> **Stated exercise**:
List every line of the material below that contains the word "lower". Case matters.

> **Records shown**:
====

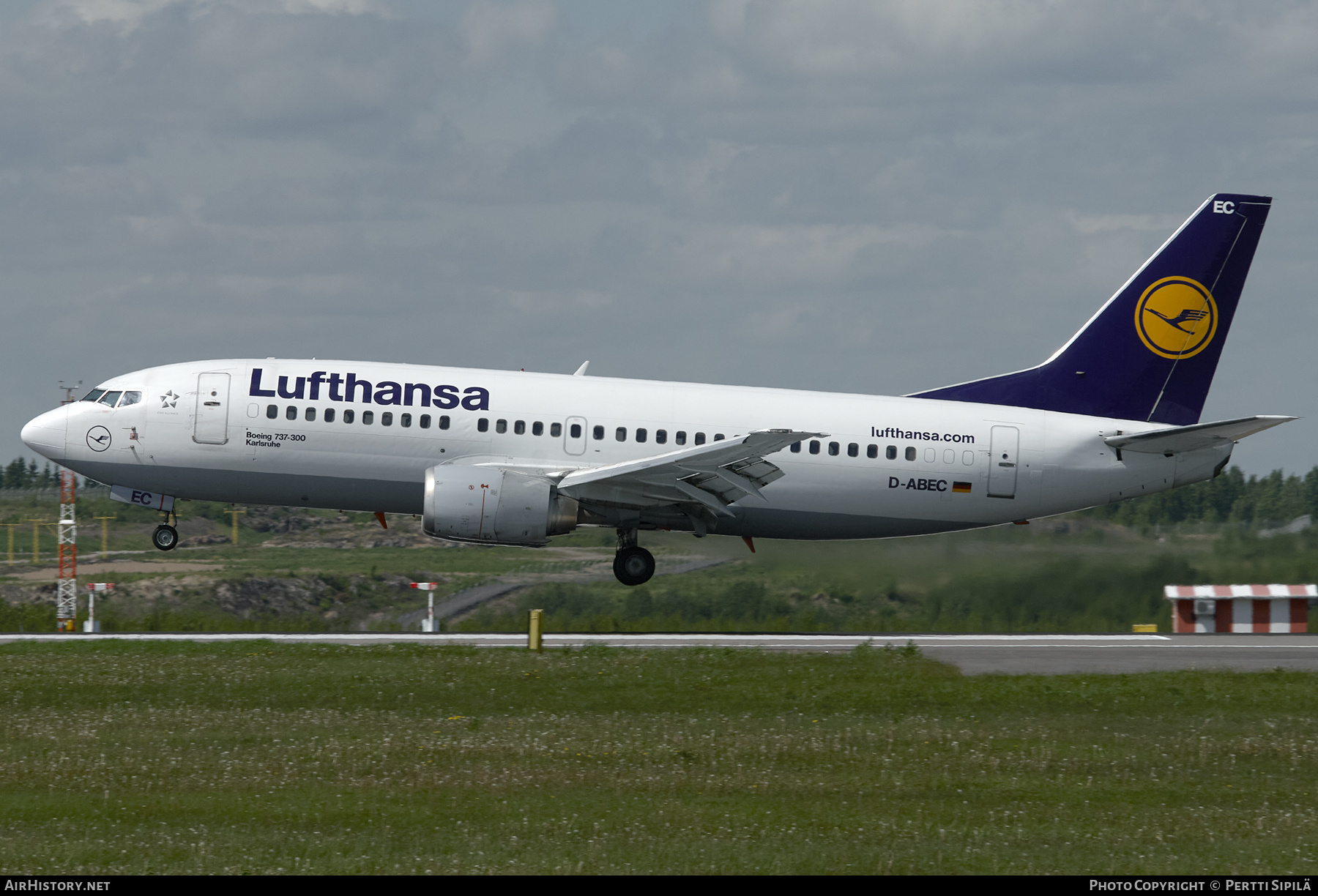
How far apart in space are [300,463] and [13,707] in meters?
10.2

====

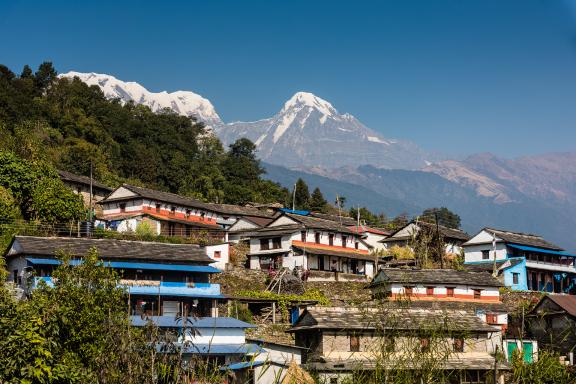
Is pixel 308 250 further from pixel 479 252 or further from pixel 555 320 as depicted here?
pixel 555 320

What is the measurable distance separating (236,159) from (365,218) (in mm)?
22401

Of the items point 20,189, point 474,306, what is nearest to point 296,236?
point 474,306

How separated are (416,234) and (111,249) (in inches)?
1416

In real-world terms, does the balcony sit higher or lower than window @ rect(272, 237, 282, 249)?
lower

====

> **Output for this task**:
In real-world terms, does the balcony sit higher or lower than window @ rect(272, 237, 282, 249)?
lower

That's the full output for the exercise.